One focuses on the Whangarei peninsula, roughly from Pataua to Bream Head, an area of around 9000 hectares. Community support for ecological recovery through predator suppression on the peninsula has prepared the way for mounting an all-out eradication effort.
Ed Chignell, chief executive of the Predator Free 2050 company, says it is the combination of local passion and proven capability on the community side, and provision of funding and organisational support by the company, that makes the predator-free vision achievable.
The company’s tag line is ‘Kia uru ora’, ‘Return to life’. Some people may think that’s laying an attractive spin over the ugliness of pest extermination. There are certainly doubters and cynics who see the predator-free mission as misguided, unachievable and even immoral (see sidebar). In a hut book in the Perth Valley I read an unsigned rant that claimed that possums do not eat birds’ eggs, that ZIP is deliberately targeting kea and whio, and that Predator Free NZ is a lie.
Some criticise the initiative for being a government juggernaut rolling across the landscape, crushing individual liberties and community-based initiatives in its path.
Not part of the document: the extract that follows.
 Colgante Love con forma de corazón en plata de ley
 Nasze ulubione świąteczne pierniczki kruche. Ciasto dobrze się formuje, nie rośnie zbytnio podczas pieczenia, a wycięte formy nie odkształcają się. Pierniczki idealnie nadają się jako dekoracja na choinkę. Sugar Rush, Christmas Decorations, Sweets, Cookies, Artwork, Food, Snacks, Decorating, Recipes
That’s not what I saw. All of the projects are seeking, and finding, a sweet spot between agency implementation, community ownership and individual action.
“Change happens at the speed of trust,” a predator-control friend of mine likes to say, and trust is the lifeblood of this kaupapa.
It would also be a mistake to think that death to predators is the motivation for this mission. I have not met anyone in this work who takes pleasure in killing animals. Yes, they take satisfaction in seeing predator populations decimated—and hope to see them eradicated—but that’s not the same thing. When I visited Māhia Peninsula, part of the Hawke’s Bay eradication project, I learned from Rongomaiwahine leader Mo Cooper that his iwi sees eradication of introduced predators as just one component in an initiative that looks centuries into the future.
“Our people have been here a thousand years,” he said. “We want an environment that can sustain us for another thousand.”
I think most people want to bequeath something better to future generations. The sorrow over extinction is genuine. The worry that there will be further losses is real. If the cause can be removed rather than treated “forever and a day”, as Chignell puts it, so much the better.
Where do things stand? We have 30 years to get the job done. The first round of Predator Free 2050-funded projects represents just under one per cent of the New Zealand landmass. Ninety-nine per cent to go. How can that happen in a mere three decades?
Technology advances and spreads virally, something I learned from Grant Ryan (see sidebar). Seen through this lens, there is time to conceive, develop and refine new tools and methodologies over the coming decades—backing the winners, discarding the losers—and still achieve the 2050 goal.
Physicist and entrepreneur Paul Callaghan famously called predator freedom “New Zealand’s moon shot”. Like the Apollo programme, the predator-free mission is about the audacity of imagination. When I think of it in those terms, there is a similarity between achieving national predator freedom and addressing the climate crisis. Both involve reducing something—predator populations, net carbon emissions—to zero. Both require action and behavioural change at the level of individuals, communities and larger governance structures. Both seem impossible. But perhaps by achieving one impossible goal we will find we can succeed with the other.